Riding a string of improved earnings, Gap (NYSE: GPS) said Wednesday (April 17) that it will franchise its Old Navy brand in various international markets, including China.
"Gap Inc. is determined to build upon its product and revenue momentum in 2012, which was achieved as we focused on becoming the world's favorite for American style," said Gap CEO Glenn Murphy. "There is meaningful opportunity for our diverse portfolio of brands to gain share in the $1.4 trillion global apparel market."
Gap said it would start to franchise Old Navy next year "in key international markets. Additionally, (Gap) will consider building upon its success with Gap in China by exploring adding company-operated Old Navy and Banana Republic stores to this important market."

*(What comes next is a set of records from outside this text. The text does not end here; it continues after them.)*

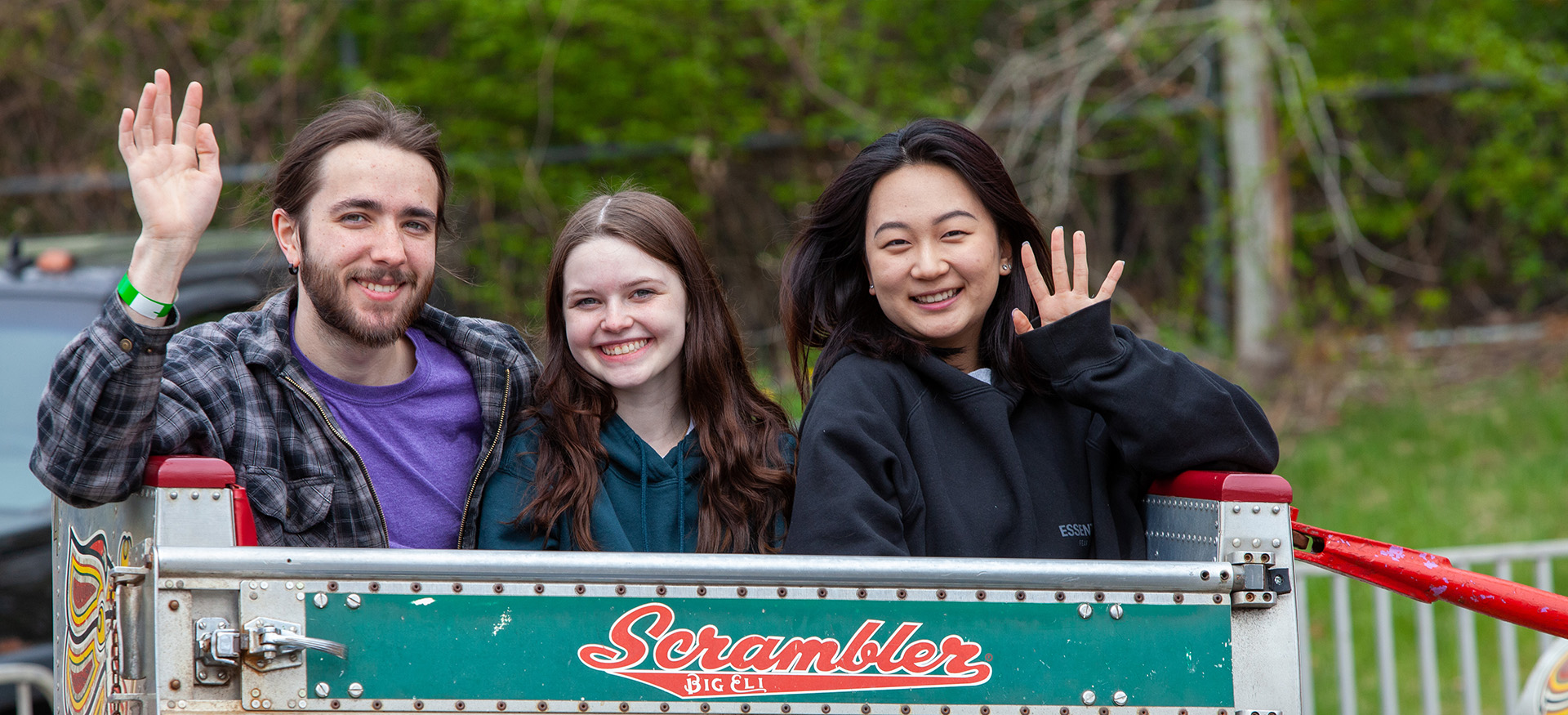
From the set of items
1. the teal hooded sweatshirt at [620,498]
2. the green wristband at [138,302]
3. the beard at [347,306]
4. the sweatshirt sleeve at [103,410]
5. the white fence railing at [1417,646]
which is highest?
the beard at [347,306]

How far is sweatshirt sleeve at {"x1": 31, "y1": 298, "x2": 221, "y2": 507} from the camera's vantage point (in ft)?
7.13

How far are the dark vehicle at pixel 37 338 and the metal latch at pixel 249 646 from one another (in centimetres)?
119

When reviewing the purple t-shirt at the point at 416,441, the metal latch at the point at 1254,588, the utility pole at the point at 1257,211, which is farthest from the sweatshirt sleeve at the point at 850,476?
the utility pole at the point at 1257,211

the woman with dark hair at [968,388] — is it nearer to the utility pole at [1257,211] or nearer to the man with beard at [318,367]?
the man with beard at [318,367]

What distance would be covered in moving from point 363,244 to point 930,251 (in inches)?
43.2

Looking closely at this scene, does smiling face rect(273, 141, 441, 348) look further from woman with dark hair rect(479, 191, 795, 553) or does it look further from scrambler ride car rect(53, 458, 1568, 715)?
scrambler ride car rect(53, 458, 1568, 715)

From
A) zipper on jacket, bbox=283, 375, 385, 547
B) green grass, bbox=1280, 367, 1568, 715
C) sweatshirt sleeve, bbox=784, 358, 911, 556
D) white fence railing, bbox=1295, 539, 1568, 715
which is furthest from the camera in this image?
green grass, bbox=1280, 367, 1568, 715

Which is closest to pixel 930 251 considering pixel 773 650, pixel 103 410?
pixel 773 650

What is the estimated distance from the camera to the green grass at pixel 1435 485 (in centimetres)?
507

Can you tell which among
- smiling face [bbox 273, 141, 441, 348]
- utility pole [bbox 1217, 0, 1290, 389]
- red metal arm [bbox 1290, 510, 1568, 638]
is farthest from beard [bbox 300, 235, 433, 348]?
utility pole [bbox 1217, 0, 1290, 389]

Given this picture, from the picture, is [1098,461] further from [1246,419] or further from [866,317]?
[866,317]

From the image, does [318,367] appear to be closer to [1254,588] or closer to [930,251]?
[930,251]

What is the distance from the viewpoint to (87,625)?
237cm

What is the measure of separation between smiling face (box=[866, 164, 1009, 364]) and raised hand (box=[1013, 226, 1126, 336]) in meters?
0.10
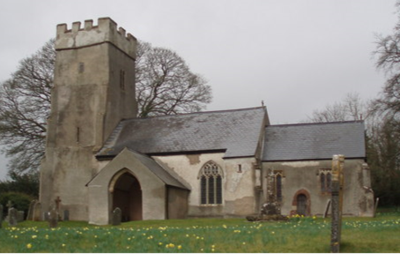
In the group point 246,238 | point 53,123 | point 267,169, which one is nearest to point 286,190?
point 267,169

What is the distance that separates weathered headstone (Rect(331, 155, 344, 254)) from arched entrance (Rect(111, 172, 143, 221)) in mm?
23959

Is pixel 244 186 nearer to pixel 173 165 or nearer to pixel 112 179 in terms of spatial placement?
pixel 173 165

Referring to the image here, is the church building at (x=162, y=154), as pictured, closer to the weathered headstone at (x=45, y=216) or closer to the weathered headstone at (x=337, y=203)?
the weathered headstone at (x=45, y=216)

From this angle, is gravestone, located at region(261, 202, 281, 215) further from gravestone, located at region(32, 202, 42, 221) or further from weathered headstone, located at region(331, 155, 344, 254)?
gravestone, located at region(32, 202, 42, 221)

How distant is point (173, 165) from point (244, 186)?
18.0ft

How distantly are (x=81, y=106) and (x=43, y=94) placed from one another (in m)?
8.29

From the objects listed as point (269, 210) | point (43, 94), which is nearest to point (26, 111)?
point (43, 94)

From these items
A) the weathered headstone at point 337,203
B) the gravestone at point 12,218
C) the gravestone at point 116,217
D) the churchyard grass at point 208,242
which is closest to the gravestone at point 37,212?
the gravestone at point 12,218

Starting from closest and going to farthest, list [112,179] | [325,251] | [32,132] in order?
[325,251] → [112,179] → [32,132]

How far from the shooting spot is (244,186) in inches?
1344

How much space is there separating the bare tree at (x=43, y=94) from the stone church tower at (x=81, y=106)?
224 inches

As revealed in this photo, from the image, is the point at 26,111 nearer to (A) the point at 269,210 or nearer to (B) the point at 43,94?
(B) the point at 43,94

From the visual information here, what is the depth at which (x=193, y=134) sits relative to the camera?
124 ft

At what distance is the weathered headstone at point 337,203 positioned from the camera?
493 inches
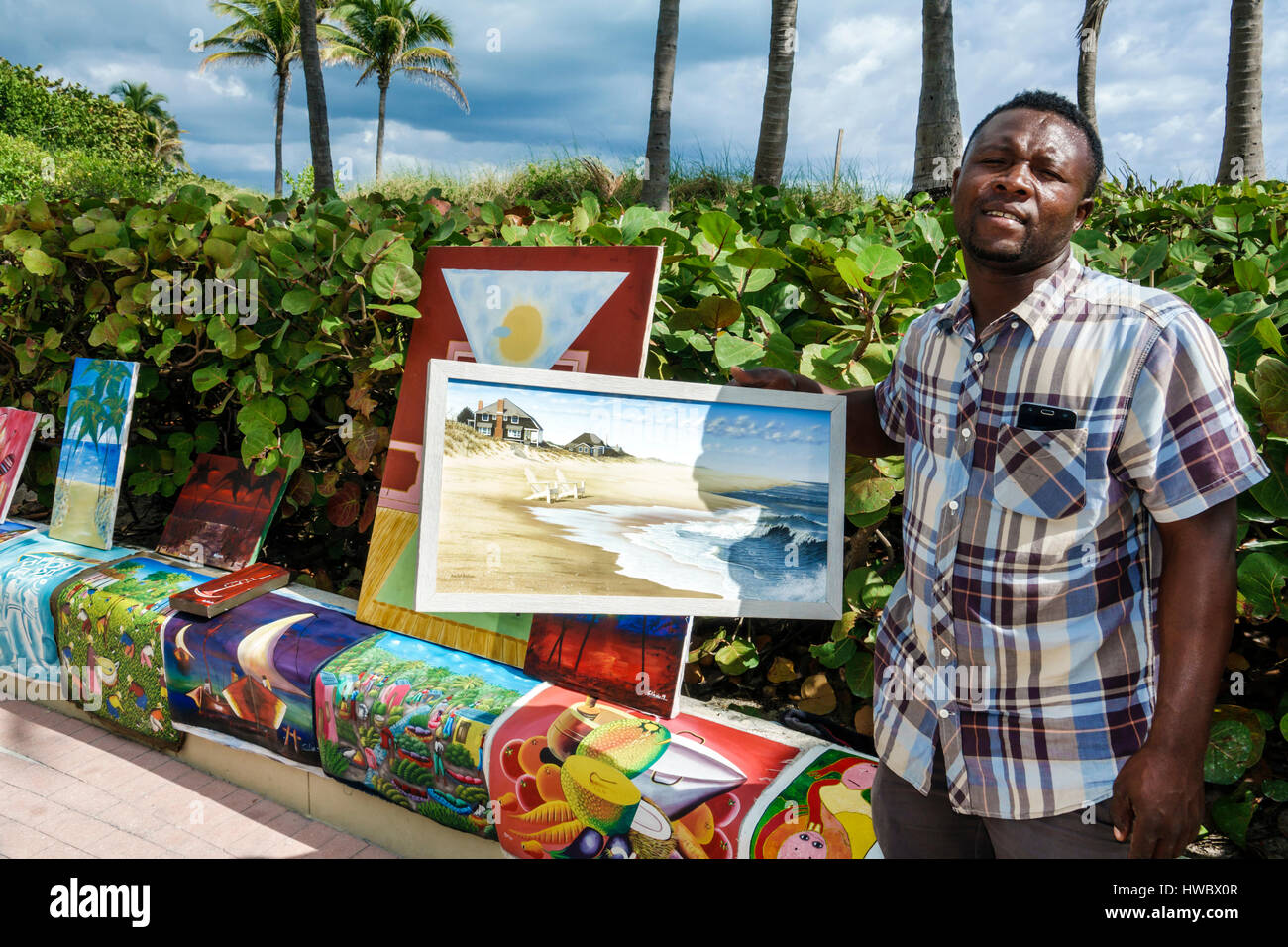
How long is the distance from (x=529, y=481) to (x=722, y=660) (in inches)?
35.1

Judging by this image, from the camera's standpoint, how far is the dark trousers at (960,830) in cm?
135

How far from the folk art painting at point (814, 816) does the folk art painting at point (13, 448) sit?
3907mm

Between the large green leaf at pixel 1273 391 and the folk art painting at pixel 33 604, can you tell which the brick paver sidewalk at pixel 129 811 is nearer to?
the folk art painting at pixel 33 604

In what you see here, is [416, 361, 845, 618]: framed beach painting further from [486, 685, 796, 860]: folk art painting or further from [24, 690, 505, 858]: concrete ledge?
[24, 690, 505, 858]: concrete ledge

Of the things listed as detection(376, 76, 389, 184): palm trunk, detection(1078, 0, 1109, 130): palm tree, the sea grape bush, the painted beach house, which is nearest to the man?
the sea grape bush

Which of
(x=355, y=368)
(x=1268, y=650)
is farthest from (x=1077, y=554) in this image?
(x=355, y=368)

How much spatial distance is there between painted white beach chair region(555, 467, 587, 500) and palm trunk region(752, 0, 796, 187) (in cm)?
679

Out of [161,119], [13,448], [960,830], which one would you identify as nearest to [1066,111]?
[960,830]

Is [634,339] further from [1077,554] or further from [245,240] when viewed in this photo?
[245,240]

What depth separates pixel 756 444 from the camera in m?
2.06

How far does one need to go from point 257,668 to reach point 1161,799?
2585 millimetres

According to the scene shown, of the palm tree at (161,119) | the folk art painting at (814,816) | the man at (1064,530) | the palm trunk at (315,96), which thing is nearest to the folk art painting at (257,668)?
the folk art painting at (814,816)

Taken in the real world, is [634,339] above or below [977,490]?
above

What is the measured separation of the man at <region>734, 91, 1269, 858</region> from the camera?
1.26 metres
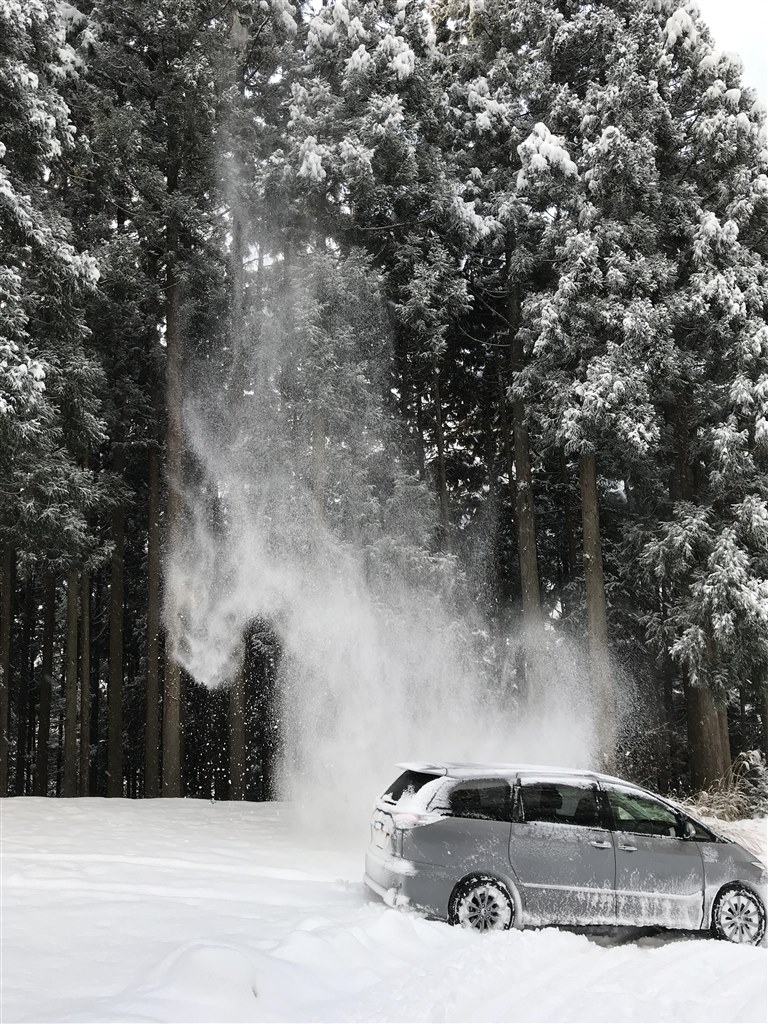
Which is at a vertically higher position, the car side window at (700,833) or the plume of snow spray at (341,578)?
the plume of snow spray at (341,578)

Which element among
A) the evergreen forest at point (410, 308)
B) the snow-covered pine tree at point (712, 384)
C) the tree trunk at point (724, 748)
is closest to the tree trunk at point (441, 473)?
the evergreen forest at point (410, 308)

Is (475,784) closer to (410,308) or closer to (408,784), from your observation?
(408,784)

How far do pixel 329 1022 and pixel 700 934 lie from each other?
15.1 ft

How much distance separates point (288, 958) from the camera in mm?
6348

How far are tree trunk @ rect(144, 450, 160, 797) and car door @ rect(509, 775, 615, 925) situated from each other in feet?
47.5

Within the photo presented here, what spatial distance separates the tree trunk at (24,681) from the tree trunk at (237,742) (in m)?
12.3

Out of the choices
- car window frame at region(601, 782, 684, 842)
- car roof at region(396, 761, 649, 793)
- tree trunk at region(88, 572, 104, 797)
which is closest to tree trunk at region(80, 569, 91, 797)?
tree trunk at region(88, 572, 104, 797)

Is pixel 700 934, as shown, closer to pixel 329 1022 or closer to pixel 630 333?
pixel 329 1022

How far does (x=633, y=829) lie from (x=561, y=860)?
0.87 meters

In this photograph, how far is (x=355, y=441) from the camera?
19.1 meters

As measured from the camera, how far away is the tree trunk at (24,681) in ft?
98.8

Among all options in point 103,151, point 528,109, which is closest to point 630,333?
point 528,109

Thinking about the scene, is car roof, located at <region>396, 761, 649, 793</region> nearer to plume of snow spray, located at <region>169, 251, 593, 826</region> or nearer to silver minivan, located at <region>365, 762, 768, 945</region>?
silver minivan, located at <region>365, 762, 768, 945</region>

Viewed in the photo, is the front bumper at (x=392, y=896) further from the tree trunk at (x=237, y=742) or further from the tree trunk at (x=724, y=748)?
the tree trunk at (x=237, y=742)
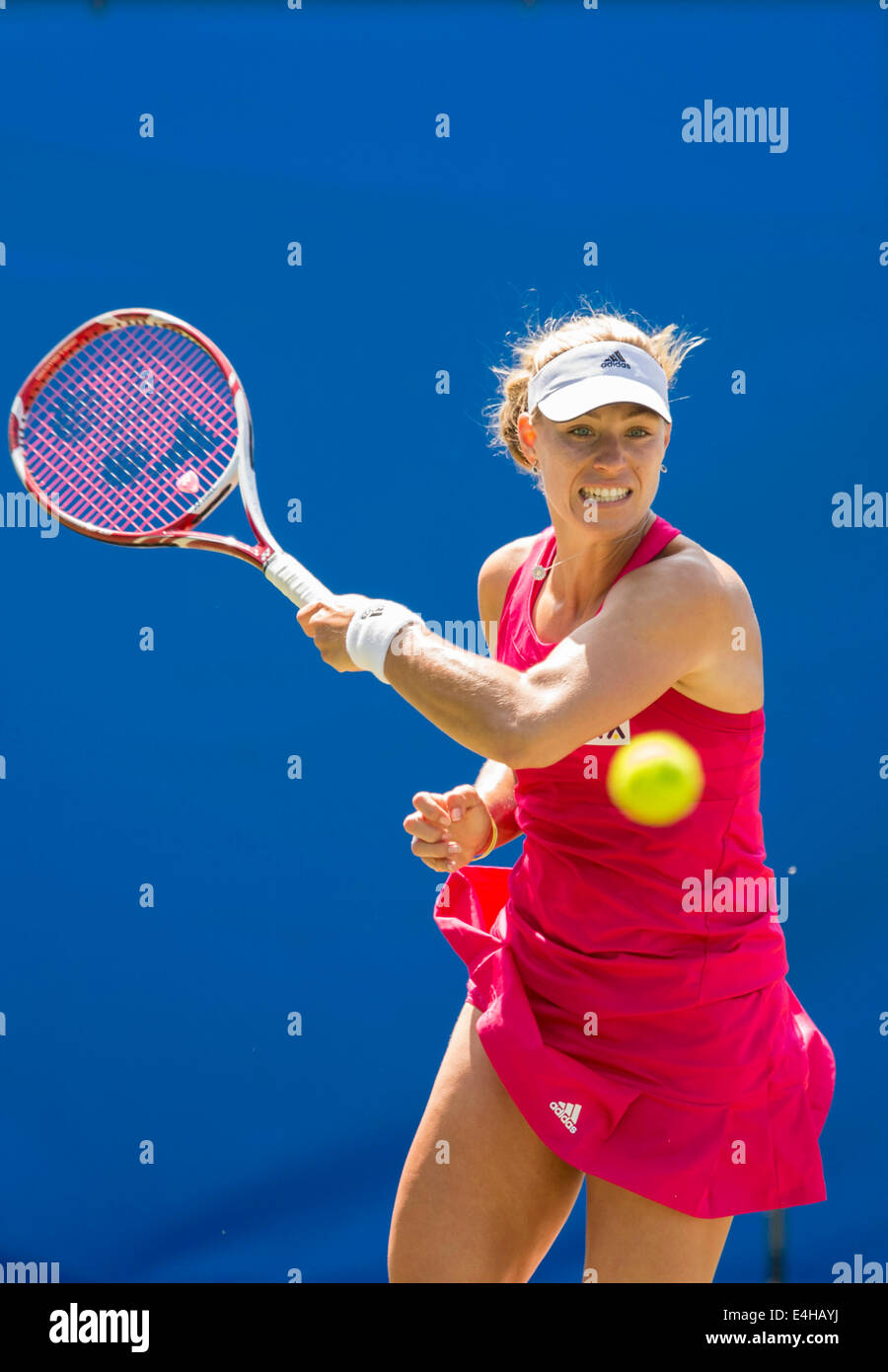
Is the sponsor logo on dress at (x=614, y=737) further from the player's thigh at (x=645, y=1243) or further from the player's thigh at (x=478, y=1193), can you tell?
the player's thigh at (x=645, y=1243)

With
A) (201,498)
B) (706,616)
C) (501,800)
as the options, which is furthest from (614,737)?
(201,498)

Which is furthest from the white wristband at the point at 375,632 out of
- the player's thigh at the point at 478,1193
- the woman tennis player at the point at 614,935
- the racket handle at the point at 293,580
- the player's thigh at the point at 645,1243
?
the player's thigh at the point at 645,1243

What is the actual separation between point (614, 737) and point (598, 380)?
1.54ft

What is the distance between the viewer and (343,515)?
9.93 feet

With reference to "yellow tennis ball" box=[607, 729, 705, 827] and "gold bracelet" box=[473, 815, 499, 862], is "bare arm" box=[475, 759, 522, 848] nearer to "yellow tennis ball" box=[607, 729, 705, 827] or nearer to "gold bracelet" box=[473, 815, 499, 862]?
"gold bracelet" box=[473, 815, 499, 862]

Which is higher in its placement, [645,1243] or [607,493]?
[607,493]

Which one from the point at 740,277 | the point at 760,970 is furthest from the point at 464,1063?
the point at 740,277

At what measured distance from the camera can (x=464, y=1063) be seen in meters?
2.02

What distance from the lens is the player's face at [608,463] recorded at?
1899mm

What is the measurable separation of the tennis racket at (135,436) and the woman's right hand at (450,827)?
0.36m

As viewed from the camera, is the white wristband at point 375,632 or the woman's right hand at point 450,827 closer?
the white wristband at point 375,632

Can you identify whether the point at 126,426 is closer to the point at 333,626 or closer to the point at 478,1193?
the point at 333,626

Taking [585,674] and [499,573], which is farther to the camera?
[499,573]

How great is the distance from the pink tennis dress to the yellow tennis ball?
0.02 m
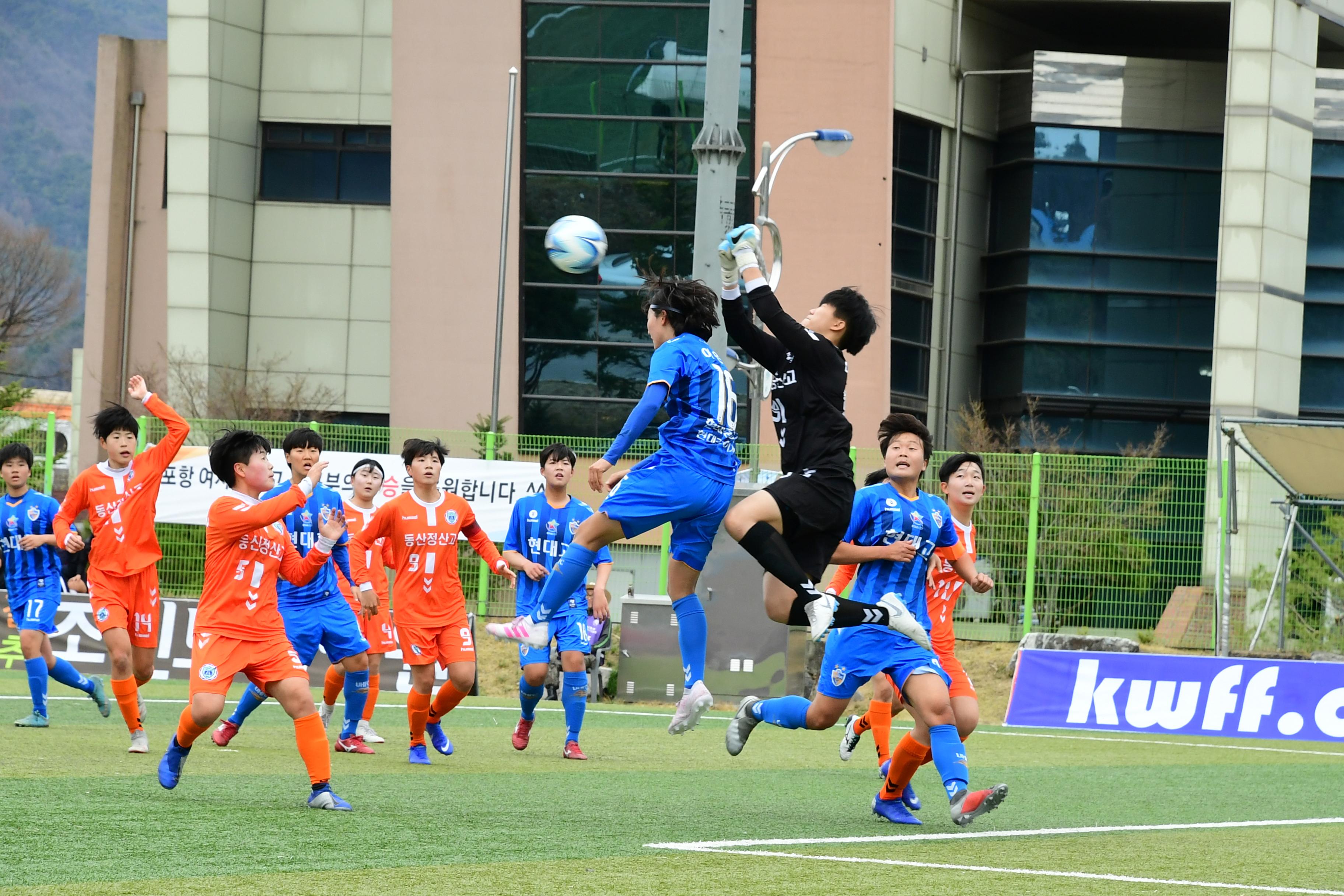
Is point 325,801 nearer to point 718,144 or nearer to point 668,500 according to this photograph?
point 668,500

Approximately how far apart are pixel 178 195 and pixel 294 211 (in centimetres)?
274

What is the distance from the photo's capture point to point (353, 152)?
126 ft

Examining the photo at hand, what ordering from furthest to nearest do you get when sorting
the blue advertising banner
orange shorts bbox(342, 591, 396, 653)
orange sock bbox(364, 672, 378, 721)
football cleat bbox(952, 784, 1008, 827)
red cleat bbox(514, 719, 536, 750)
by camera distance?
the blue advertising banner, orange sock bbox(364, 672, 378, 721), orange shorts bbox(342, 591, 396, 653), red cleat bbox(514, 719, 536, 750), football cleat bbox(952, 784, 1008, 827)

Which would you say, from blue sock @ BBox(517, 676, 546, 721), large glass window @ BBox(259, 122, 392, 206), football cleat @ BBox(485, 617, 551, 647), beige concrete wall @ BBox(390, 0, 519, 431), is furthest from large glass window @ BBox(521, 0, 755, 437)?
football cleat @ BBox(485, 617, 551, 647)

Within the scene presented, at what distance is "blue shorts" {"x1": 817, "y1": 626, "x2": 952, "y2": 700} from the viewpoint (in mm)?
7621

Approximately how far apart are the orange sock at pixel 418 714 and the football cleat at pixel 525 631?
2168 mm

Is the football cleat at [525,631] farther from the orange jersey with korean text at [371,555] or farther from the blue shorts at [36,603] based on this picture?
the blue shorts at [36,603]

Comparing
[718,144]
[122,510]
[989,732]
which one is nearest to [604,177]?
[718,144]

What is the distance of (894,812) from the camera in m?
8.02

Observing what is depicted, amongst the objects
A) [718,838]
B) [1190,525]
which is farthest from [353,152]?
[718,838]

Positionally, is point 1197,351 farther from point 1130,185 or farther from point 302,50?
point 302,50

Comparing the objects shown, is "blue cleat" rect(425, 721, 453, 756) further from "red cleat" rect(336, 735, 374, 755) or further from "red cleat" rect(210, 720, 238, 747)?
"red cleat" rect(210, 720, 238, 747)

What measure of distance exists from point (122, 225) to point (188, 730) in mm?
35812

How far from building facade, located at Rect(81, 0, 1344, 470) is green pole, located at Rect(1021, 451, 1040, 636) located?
13843 mm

Interestingly, Gap added the all-but-obligatory throwaway reference to merged channel tactics, saying that it would do more than just have bricks-and-mortars operate on their own. As long as they were sharing the blindingly obvious, perhaps they should have said they intend to accept local currency and offer clothes in different colors.
Here is how they phrased their buzzword-laden merged channel intent: "In addition to Gap Inc.'s competitive advantage given its multiple brand, channel and geography model, the company plans to build upon its online success by delivering an industry-leading omni-channel platform for consumers as the retail landscape continues to merge online and brick-and-mortar shopping experiences. This end-to-end system, which includes capabilities such as ship-from-store, find-in-store and reserve-in-store, is designed to leverage Gap Inc. channels and resources to drive store traffic and conversion, while meeting the needs of customers who increasingly demand an integrated shopping experience."
It's good to know that they'll also be exporting meaningless marketing jargon overseas. It Gap wants to actually deliver some merged channel capabilities that are not already offered by every other major retailer, then that would be worth a news release.